The organization's affiliates, however, have continued to stage attacks. Al-Qaida in Yemen almost succeeded in bringing down Northwest Flight 253 in 2009 with an underwear bomb and tried to down a cargo flight over Chicago in 2010. Yet that group, too, is under pressure from CIA drones.
Like a lot of history's most effective leaders, Bergen said, bin Laden “was able to put a single narrative out there that people could understand. ... Basically that 'the West is at war with Islam, the United States is leading that war and we need to take revenge.' ”
Accused Boston Marathon bomber Dzhokhar Tsarnaev reportedly said, while lying in a boat surrounded by law enforcement officers, that he was fighting for his Muslim brothers.
“So there's always going to be some takers for his ideology,” said Bergen, who visited bin Laden's Abbottabad compound before the Pakistani government demolished it.
Bergen also is the author of the New York Times best-seller, “The Longest War: The Enduring Conflict Between America and Al-Qaeda.”
Yet attacking a Nairobi shopping mall, he said, isn't the same as attacking the United States, especially post-9/11.
“It's very hard to attack the United States right now, for all sorts of reasons,” he said.
Before 9/11, there were 16 people on the no-fly list. Today, there are 20,000.
Before 9/11, the FBI and CIA barely spoke to each other. Now they're in constant contact, and the CIA has thousands of intelligence analysts.
The United States also has created the Department of Homeland Security and stepped up joint counterterrorism efforts.

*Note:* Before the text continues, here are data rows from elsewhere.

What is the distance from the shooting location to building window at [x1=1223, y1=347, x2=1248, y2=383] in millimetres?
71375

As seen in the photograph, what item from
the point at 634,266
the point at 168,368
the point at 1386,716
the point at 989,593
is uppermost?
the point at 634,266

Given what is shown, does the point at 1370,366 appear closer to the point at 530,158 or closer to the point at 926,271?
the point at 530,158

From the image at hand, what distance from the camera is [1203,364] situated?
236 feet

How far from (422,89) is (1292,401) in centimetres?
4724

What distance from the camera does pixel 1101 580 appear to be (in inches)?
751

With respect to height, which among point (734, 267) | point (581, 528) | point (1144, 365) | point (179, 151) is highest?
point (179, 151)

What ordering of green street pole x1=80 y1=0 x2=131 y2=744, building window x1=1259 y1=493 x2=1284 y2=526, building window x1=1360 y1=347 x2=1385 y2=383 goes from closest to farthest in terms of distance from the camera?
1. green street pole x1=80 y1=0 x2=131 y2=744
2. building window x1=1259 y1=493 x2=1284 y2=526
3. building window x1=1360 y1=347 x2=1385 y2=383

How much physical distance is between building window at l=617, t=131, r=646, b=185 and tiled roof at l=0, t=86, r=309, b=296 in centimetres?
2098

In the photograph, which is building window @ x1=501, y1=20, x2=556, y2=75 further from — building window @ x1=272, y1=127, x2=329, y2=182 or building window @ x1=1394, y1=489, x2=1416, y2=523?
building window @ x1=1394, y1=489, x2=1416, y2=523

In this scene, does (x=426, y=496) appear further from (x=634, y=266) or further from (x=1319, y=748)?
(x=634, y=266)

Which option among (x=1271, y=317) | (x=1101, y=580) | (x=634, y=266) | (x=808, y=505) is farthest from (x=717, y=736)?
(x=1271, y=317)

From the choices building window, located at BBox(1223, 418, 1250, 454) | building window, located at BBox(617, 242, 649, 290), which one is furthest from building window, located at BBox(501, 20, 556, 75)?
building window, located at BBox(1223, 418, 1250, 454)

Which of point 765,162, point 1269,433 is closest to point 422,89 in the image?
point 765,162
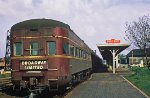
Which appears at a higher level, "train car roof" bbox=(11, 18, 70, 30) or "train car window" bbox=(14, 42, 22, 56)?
"train car roof" bbox=(11, 18, 70, 30)

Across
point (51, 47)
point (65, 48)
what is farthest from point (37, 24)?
point (65, 48)

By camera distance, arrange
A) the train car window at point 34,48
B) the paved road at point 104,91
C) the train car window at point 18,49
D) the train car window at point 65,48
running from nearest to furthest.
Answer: the train car window at point 34,48 → the train car window at point 18,49 → the train car window at point 65,48 → the paved road at point 104,91

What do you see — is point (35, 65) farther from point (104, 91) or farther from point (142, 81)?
point (142, 81)

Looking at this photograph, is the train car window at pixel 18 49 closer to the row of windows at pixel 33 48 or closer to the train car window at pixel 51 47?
the row of windows at pixel 33 48

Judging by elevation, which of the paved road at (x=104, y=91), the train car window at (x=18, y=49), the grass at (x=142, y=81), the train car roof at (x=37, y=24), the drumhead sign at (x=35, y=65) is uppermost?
the train car roof at (x=37, y=24)

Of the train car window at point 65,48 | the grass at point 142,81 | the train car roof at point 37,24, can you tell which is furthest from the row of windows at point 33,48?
the grass at point 142,81

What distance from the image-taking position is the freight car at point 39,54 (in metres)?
16.2

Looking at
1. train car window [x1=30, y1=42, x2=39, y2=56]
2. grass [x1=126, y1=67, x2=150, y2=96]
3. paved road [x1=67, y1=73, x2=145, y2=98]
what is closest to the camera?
train car window [x1=30, y1=42, x2=39, y2=56]

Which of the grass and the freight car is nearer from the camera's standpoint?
the freight car

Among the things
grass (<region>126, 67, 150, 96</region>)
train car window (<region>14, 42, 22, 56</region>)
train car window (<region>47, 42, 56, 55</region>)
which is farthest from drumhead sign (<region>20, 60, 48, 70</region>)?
grass (<region>126, 67, 150, 96</region>)

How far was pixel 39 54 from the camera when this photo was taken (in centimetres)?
1644

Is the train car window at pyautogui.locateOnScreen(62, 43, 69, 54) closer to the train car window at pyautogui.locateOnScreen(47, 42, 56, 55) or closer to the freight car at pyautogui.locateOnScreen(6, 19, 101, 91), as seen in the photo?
the freight car at pyautogui.locateOnScreen(6, 19, 101, 91)

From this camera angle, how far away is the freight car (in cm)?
1619

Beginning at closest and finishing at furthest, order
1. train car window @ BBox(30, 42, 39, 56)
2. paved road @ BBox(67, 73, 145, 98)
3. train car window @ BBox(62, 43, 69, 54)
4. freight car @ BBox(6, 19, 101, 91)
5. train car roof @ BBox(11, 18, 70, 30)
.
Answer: freight car @ BBox(6, 19, 101, 91) < train car window @ BBox(30, 42, 39, 56) < train car roof @ BBox(11, 18, 70, 30) < train car window @ BBox(62, 43, 69, 54) < paved road @ BBox(67, 73, 145, 98)
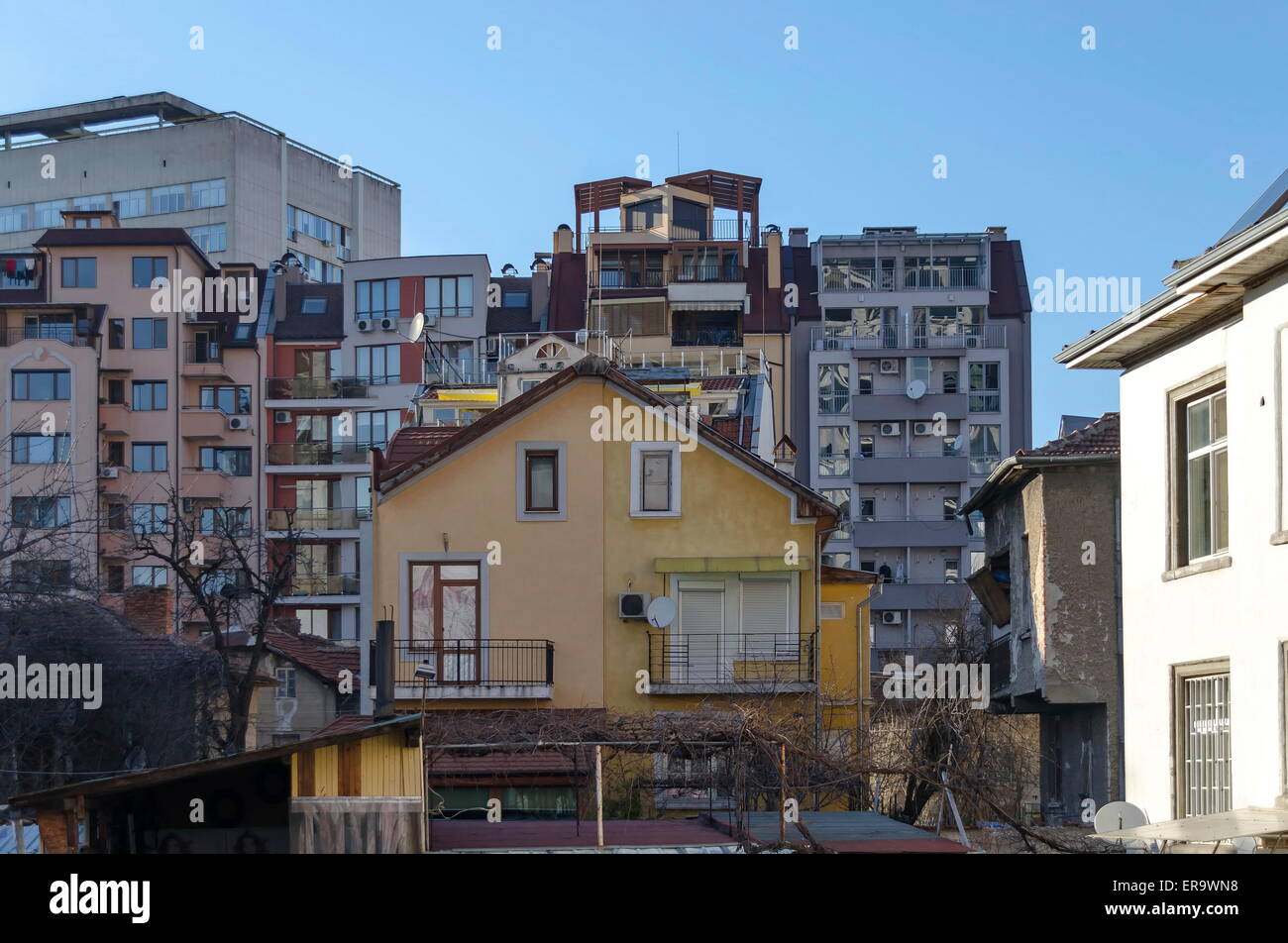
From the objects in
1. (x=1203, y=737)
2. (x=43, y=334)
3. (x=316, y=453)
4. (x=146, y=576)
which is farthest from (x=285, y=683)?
(x=1203, y=737)

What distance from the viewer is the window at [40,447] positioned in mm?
73994

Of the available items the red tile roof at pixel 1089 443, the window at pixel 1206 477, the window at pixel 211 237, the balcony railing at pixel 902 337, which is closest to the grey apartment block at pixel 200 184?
the window at pixel 211 237

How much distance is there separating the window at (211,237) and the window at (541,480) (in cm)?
6455

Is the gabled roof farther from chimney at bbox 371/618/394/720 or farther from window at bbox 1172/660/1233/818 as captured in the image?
window at bbox 1172/660/1233/818

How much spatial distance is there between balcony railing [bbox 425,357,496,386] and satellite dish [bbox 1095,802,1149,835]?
5455cm

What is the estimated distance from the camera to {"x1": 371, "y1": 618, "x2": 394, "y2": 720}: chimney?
→ 29281 mm

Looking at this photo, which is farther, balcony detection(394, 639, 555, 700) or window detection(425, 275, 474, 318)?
window detection(425, 275, 474, 318)

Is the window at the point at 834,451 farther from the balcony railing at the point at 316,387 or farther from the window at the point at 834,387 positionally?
the balcony railing at the point at 316,387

Another important factor: Before 9/11, there was no public awareness that terrorism was a problem.
That, too, has changed, he said. Passengers took down both the shoe bomber in December 2001 and the underwear bomber eight years later. A street vendor spotted smoke from an SUV in Times Square in 2010 and tipped off police to that bomb attempt.
Bergen also said, in response to an audience member's question, that he believes the United States is well-prepared for chemical weapons such as those used recently in Syria.
“We will see other terrorism,” Bergen said, “but we're in a very, very different situation than we were on 9/11, and killing bin Laden was very helpful on multiple levels.”